How to Not Store the Same File Twice (using JavaScript and PouchDB)

De-duplicating data storage

Table of content
  1. A Working Example
  2. Reducing Storage
  3. Completing the Solution
  4. Further Reading
Photo by Jeremy Bezanger on Unsplash

Many years ago, I was reading an article about Google's internal labs having managed to create a sha1 hash collision between two PDF documents. The documents were very different documents, but through clever bit manipulation, resulted in an identical sha1 code. It was a fascinating read for a Friday afternoon, but over the weekend I started to ask the question: why does Google care?

One significant place where this would impact Google would be on their storage platform, Google Drive. Given they are storing massive numbers of files, on behalf of massive numbers of people, in all probability there are going to be a massive number of duplicate files.

Logically, we can see this will likely be true just through its usage. Assuming I am engaging in a real estate transaction, it is not uncommon to exchange emailed PDFs with scanned signatures. Assuming everyone is using Google Drive to back up their documents, there are four people that have copies of the exact same document: buyer, buyer's agent, seller's agent, the seller. Don't forget to add lawyers and lenders later in the process.

I have worked for organisations whose primary business involved the interchange and storage of data (Oil/Gas Production, Telecommunications, or Data Repositories), and in every case, our solution to the problem was simple: charge the customer. Charge the customer a rate per byte: the amount of drive space they take up * replications space * server cost * electricity * rent * markup. Charging the customer is a good way to offset the cost, and Google does bill its customers, but through de-duplication, it is possible to maintain the same revenue, while drastically reducing the amount of physical storage.

Viral Memes were always a fun way to watch a poorly configured communication network burst into flames

Take a chat service I was involved in. The GSMA-RCC specifies that images can be interchanged between client devices; it also specifies that those images should be retained on the server for later pickup. So if a meme goes viral, thousands of individuals may forward the image to one another, resulting in thousands of copies of that image flying across the network, and being stored on server drives.

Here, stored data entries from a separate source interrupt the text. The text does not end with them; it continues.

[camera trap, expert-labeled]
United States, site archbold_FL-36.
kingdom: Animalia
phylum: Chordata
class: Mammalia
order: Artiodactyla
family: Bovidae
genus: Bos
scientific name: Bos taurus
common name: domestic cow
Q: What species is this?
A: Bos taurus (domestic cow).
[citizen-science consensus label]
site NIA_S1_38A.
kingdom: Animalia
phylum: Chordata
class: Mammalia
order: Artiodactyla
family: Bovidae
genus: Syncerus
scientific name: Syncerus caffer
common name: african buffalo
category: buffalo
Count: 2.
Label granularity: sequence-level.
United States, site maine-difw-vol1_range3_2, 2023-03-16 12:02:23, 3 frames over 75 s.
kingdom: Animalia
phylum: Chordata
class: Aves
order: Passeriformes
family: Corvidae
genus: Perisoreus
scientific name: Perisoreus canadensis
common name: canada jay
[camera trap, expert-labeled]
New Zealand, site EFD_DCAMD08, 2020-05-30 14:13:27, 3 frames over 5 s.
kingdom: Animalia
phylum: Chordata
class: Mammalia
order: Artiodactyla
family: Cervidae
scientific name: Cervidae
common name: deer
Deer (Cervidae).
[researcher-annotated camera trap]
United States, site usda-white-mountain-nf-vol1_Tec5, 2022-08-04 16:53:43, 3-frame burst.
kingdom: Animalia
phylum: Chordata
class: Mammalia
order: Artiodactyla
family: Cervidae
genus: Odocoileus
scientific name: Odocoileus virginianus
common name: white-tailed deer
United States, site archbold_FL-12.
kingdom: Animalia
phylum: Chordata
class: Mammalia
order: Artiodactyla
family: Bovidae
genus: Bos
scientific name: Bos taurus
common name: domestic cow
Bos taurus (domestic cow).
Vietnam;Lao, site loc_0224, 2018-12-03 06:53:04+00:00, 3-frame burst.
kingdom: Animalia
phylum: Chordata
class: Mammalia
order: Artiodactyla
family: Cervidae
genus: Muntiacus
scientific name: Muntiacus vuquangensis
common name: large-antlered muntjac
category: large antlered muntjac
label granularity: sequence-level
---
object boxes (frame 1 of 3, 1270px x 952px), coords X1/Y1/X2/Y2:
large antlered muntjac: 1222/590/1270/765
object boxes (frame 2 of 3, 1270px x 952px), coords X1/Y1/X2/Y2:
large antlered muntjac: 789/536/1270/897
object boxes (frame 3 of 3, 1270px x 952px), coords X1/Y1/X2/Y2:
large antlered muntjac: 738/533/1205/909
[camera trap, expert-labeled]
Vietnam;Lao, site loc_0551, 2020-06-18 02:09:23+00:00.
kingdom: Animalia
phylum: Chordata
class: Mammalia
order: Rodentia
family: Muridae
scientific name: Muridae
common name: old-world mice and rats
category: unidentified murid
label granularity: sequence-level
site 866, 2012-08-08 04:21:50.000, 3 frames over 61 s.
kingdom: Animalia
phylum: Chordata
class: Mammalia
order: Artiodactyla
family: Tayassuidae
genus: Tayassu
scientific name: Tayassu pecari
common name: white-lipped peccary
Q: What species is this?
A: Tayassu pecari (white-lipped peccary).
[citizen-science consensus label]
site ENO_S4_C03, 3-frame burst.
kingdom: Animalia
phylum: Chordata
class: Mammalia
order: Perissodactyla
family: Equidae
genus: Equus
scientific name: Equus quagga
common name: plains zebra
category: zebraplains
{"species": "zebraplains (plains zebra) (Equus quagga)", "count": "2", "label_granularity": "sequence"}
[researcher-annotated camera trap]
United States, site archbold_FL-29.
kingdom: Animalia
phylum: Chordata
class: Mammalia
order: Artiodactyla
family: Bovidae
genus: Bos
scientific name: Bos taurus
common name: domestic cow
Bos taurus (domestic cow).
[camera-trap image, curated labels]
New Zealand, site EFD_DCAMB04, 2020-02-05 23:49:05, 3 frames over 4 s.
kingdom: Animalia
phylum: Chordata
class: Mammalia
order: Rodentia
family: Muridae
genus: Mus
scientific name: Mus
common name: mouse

Further, if it's a good meme, people are going to forward it back to people they know; people who have already received it. So round and round the image goes, and it doesn't stop until theoretically its been sent on every possible communication between pairs of people.

With 10 billion devices on the planet, that's more than Seven Bridges that need to be crossed.

If some jerk sends that meme as a bitmap each image instance takes up about 1079KB.

assume
- $1.00 per MB revenue
- $0.90 per MB cost
- 1,000,000 user interactions (transfer)
- 1024KB file

= 1 MB * 1M transfers * ($1 - $0.9)
= 1TB of storage
= $100,000 profit

We can be sensible about it and require that everything is converted to PNG (notice Google asks to do this for Google Photos) reducing the size to 615KB (60%). This is useful when dealing in a fixed revenue, but not a promised true copy of data storage.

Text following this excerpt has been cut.